WHAT TO WORK ON =
Every entry below has to appear again in your reply, word for word, but no picture may.

SUPPLIED DATA =
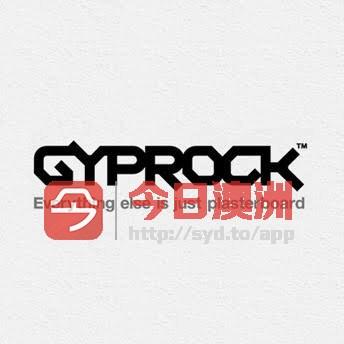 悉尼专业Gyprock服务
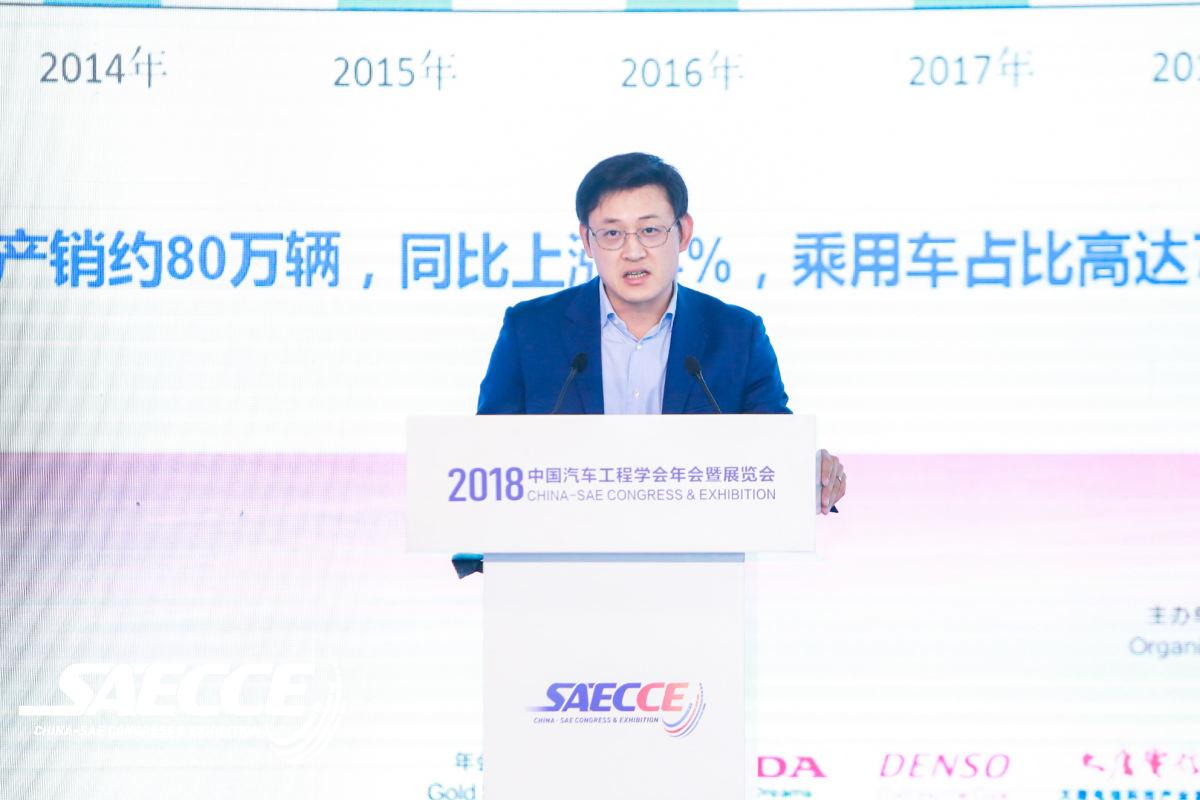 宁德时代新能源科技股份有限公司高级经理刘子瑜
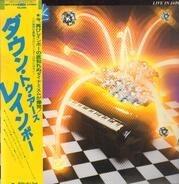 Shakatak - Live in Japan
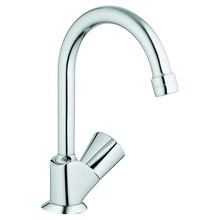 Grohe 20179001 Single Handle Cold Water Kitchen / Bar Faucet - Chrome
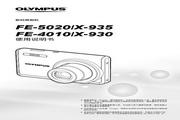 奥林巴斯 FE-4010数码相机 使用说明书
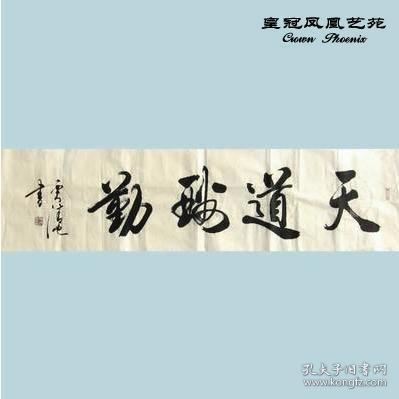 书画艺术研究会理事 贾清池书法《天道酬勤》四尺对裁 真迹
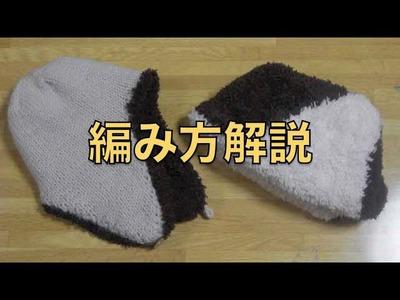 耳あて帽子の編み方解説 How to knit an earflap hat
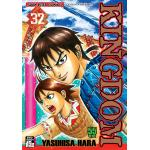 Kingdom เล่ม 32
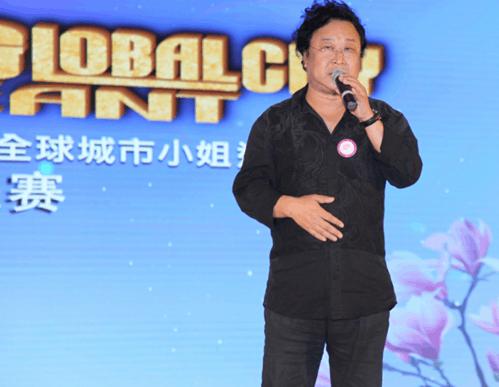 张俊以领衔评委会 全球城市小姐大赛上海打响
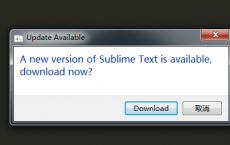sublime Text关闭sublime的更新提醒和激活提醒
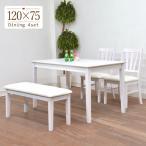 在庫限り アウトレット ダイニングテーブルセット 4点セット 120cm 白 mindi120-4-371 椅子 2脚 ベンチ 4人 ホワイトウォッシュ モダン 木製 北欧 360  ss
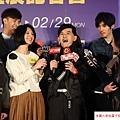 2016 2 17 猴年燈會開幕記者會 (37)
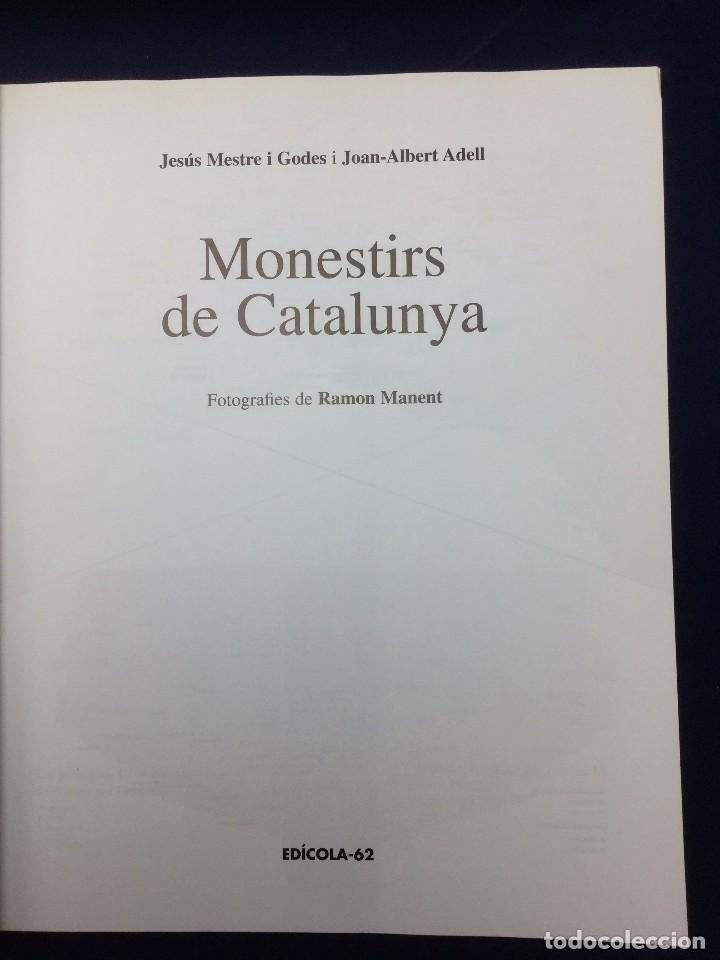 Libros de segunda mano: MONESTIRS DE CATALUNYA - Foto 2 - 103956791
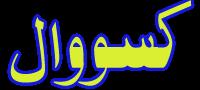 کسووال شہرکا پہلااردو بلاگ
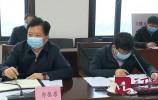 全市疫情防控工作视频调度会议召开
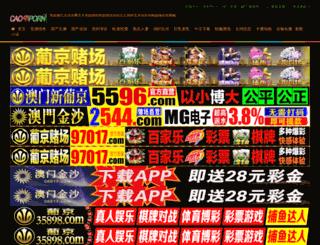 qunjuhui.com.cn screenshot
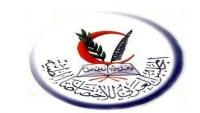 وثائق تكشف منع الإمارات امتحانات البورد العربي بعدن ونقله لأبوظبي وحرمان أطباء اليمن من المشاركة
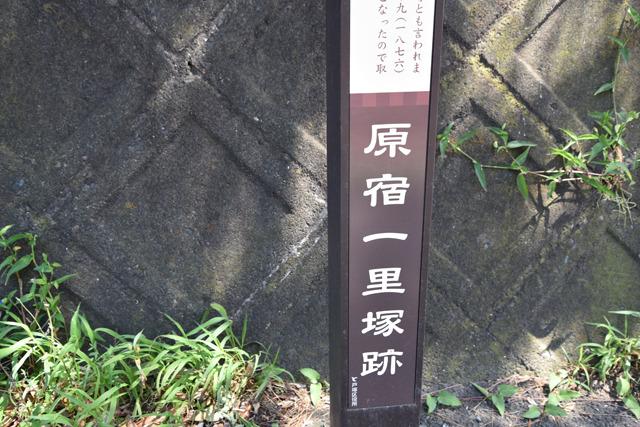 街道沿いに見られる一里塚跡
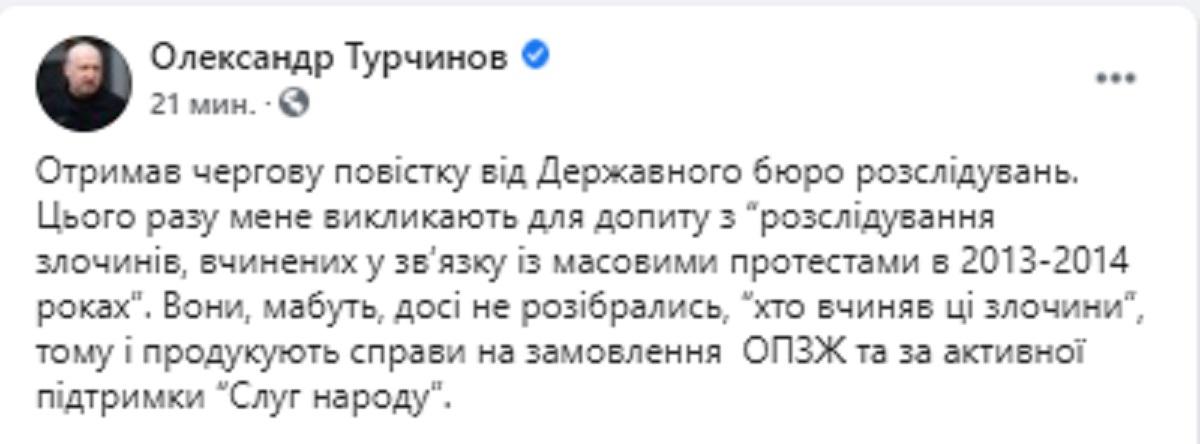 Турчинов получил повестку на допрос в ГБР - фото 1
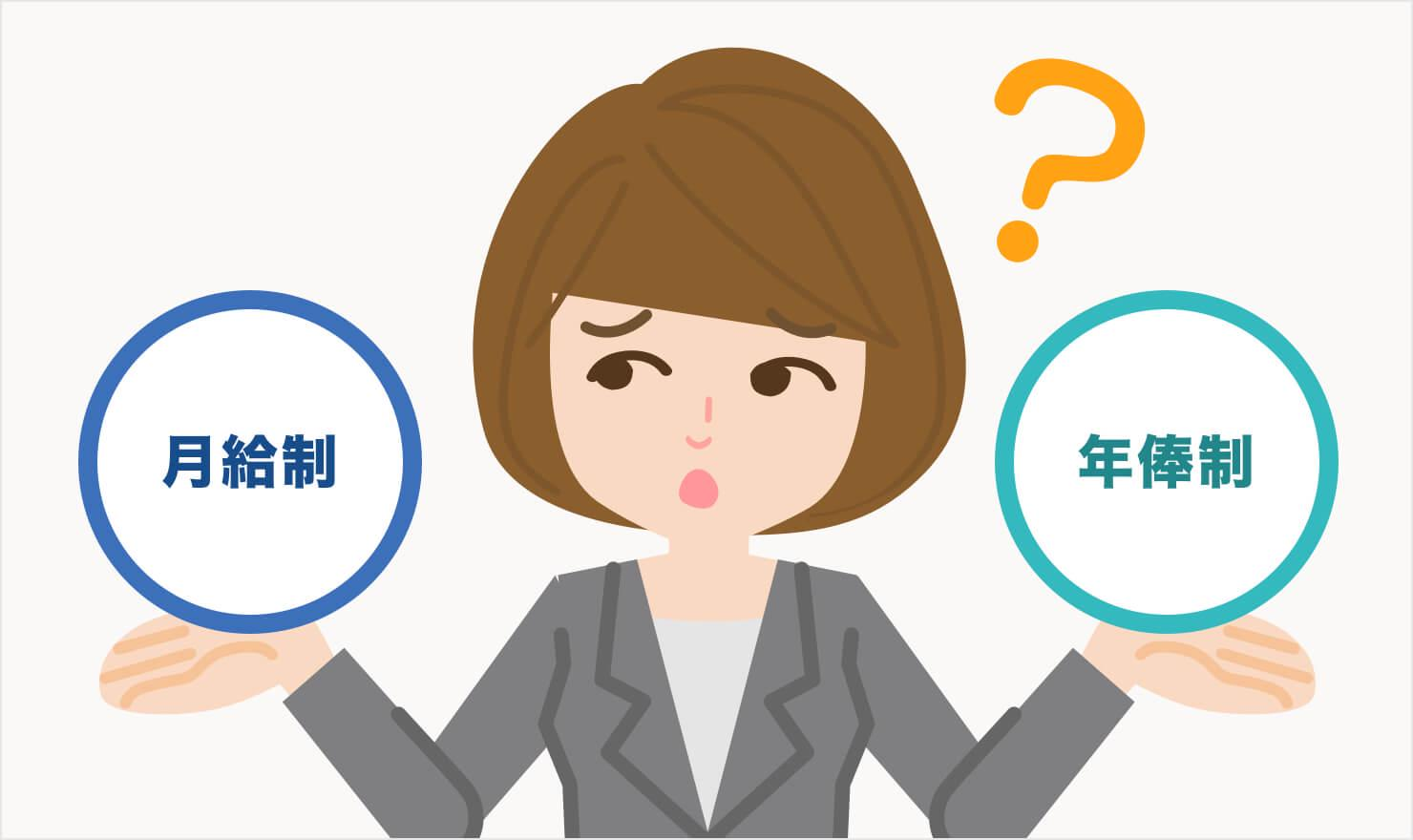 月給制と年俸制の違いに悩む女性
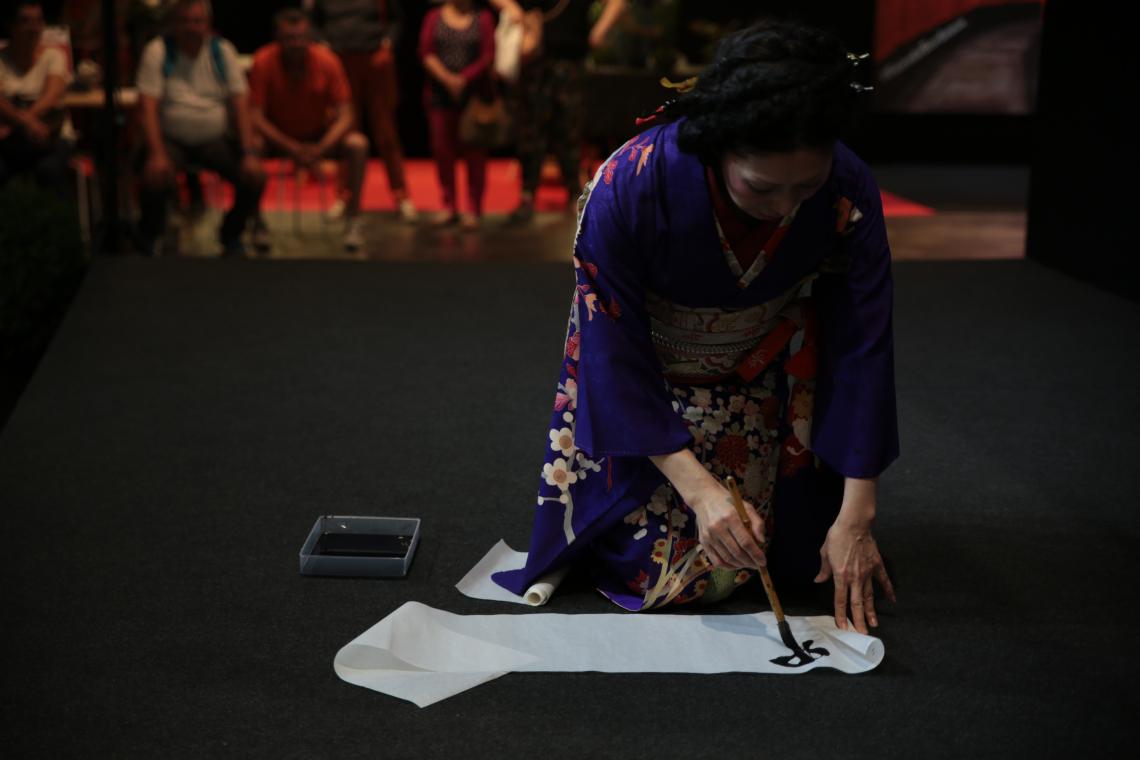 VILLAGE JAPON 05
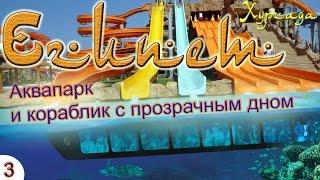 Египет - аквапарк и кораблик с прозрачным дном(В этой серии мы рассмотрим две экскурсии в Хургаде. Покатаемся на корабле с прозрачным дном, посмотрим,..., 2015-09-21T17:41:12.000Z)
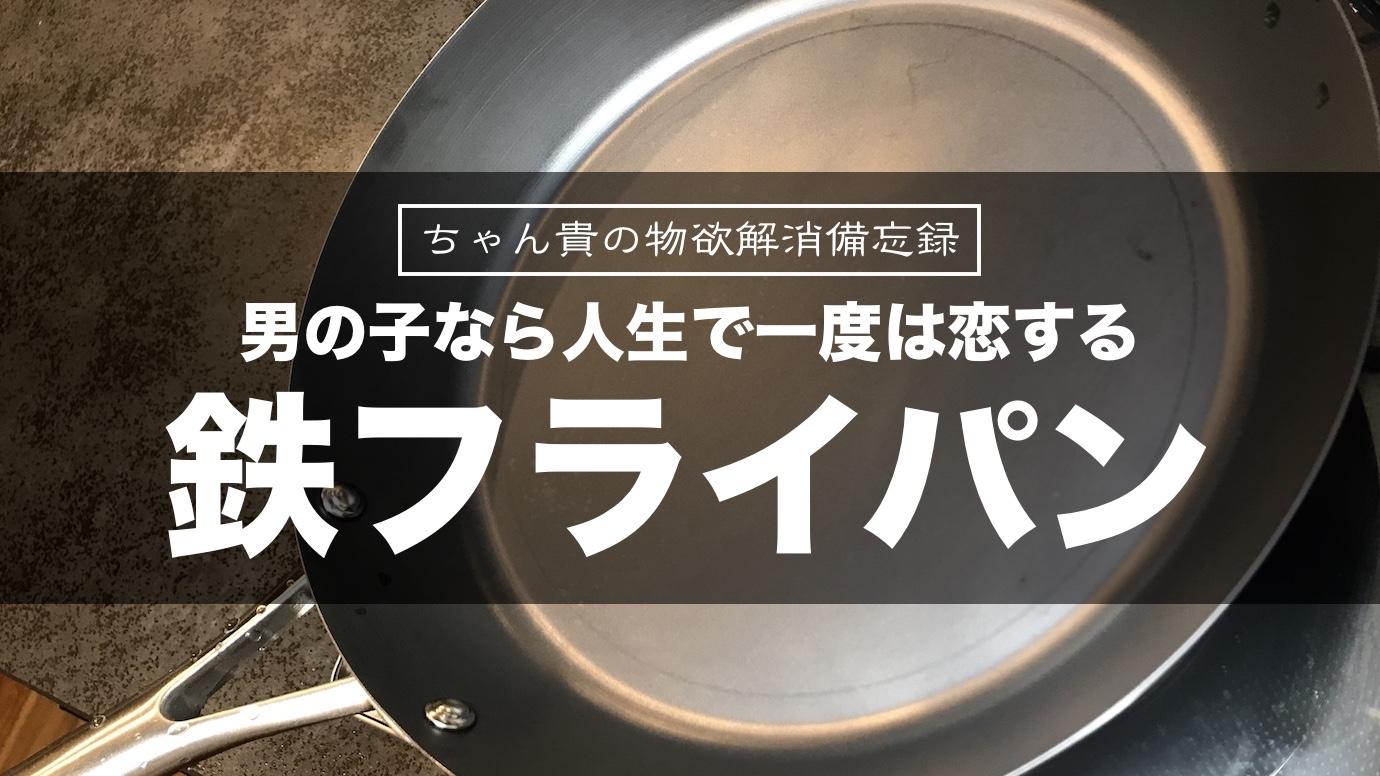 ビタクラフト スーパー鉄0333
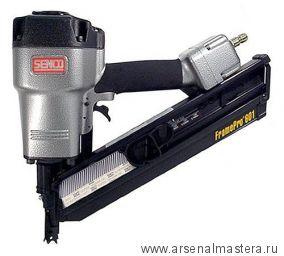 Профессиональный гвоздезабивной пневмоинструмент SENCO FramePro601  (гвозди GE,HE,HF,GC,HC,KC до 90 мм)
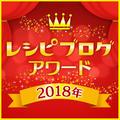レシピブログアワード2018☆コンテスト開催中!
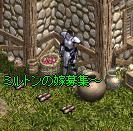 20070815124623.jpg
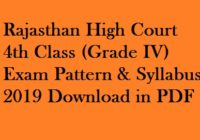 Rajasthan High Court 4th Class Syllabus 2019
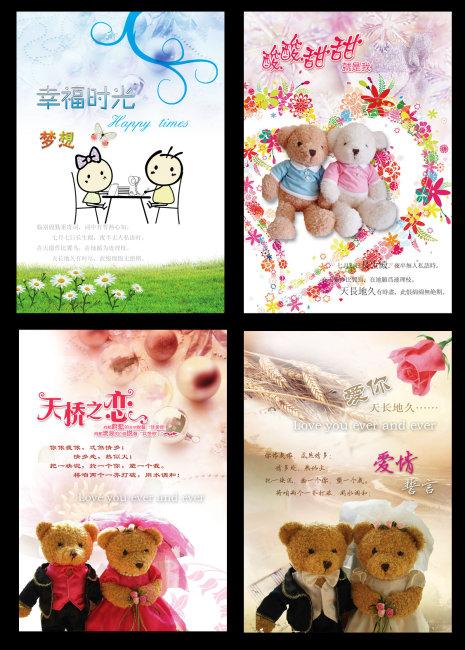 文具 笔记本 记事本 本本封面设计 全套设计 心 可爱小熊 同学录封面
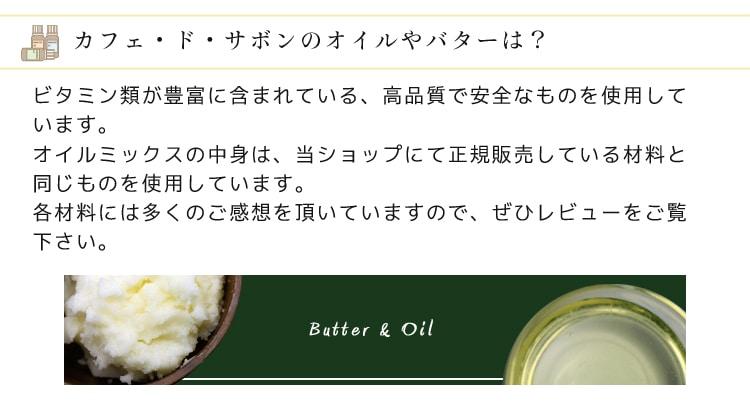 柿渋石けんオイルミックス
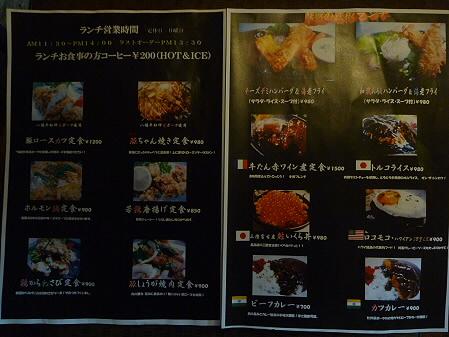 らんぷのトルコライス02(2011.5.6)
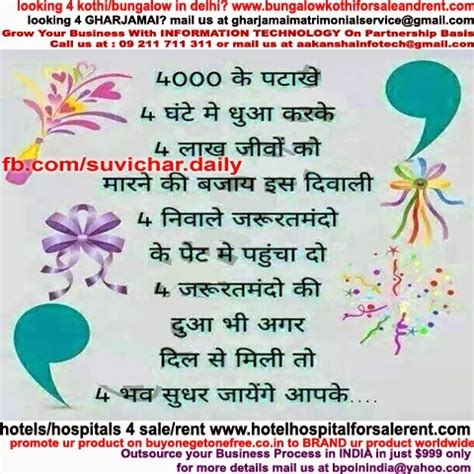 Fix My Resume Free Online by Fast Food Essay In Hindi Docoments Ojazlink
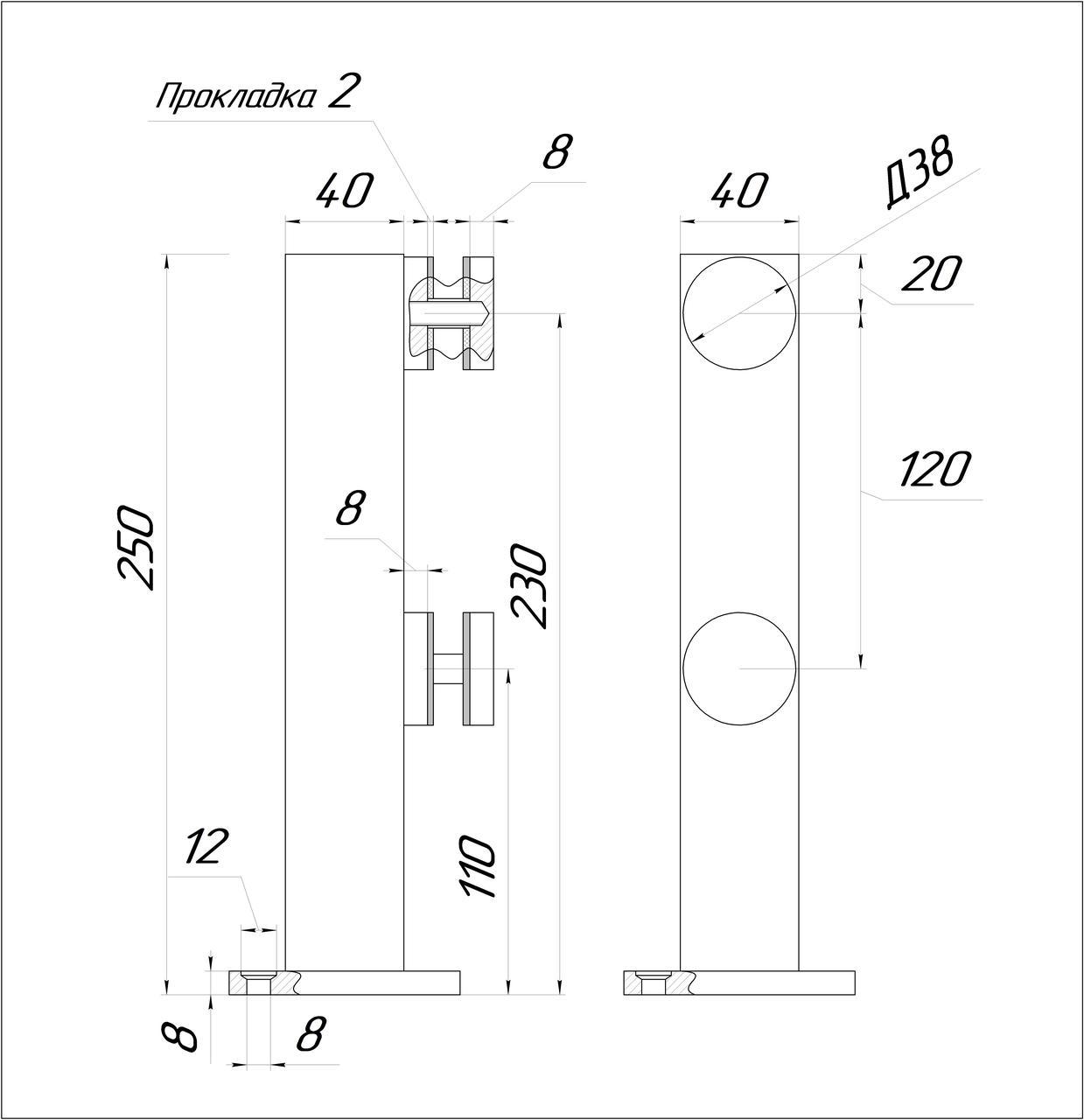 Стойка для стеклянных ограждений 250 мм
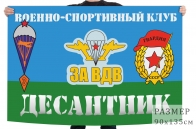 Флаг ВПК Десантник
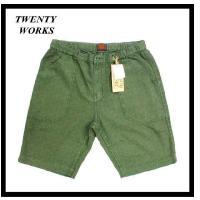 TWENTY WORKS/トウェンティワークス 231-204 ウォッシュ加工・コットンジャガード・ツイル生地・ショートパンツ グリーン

RESPONSE =
 悉尼专业Gyprock服务
 宁德时代新能源科技股份有限公司高级经理刘子瑜
 Shakatak - Live in Japan
 Grohe 20179001 Single Handle Cold Water Kitchen / Bar Faucet - Chrome
 奥林巴斯 FE-4010数码相机 使用说明书
 书画艺术研究会理事 贾清池书法《天道酬勤》四尺对裁 真迹
 耳あて帽子の編み方解説 How to knit an earflap hat
 Kingdom เล่ม 32
 张俊以领衔评委会 全球城市小姐大赛上海打响
sublime Text关闭sublime的更新提醒和激活提醒
 在庫限り アウトレット ダイニングテーブルセット 4点セット 120cm 白 mindi120-4-371 椅子 2脚 ベンチ 4人 ホワイトウォッシュ モダン 木製 北欧 360  ss
 2016 2 17 猴年燈會開幕記者會 (37)
 Libros de segunda mano: MONESTIRS DE CATALUNYA - Foto 2 - 103956791
 کسووال شہرکا پہلااردو بلاگ
 全市疫情防控工作视频调度会议召开
 qunjuhui.com.cn screenshot
 وثائق تكشف منع الإمارات امتحانات البورد العربي بعدن ونقله لأبوظبي وحرمان أطباء اليمن من المشاركة
 街道沿いに見られる一里塚跡
 Турчинов получил повестку на допрос в ГБР - фото 1
 月給制と年俸制の違いに悩む女性
 VILLAGE JAPON 05
 Египет - аквапарк и кораблик с прозрачным дном(В этой серии мы рассмотрим две экскурсии в Хургаде. Покатаемся на корабле с прозрачным дном, посмотрим,..., 2015-09-21T17:41:12.000Z)
 ビタクラフト スーパー鉄0333
 Профессиональный гвоздезабивной пневмоинструмент SENCO FramePro601  (гвозди GE,HE,HF,GC,HC,KC до 90 мм)
レシピブログアワード2018☆コンテスト開催中!
 20070815124623.jpg
 Rajasthan High Court 4th Class Syllabus 2019
 文具 笔记本 记事本 本本封面设计 全套设计 心 可爱小熊 同学录封面
 柿渋石けんオイルミックス
 らんぷのトルコライス02(2011.5.6)
 Fix My Resume Free Online by Fast Food Essay In Hindi Docoments Ojazlink
 Стойка для стеклянных ограждений 250 мм
 Флаг ВПК Десантник
 TWENTY WORKS/トウェンティワークス 231-204 ウォッシュ加工・コットンジャガード・ツイル生地・ショートパンツ グリーン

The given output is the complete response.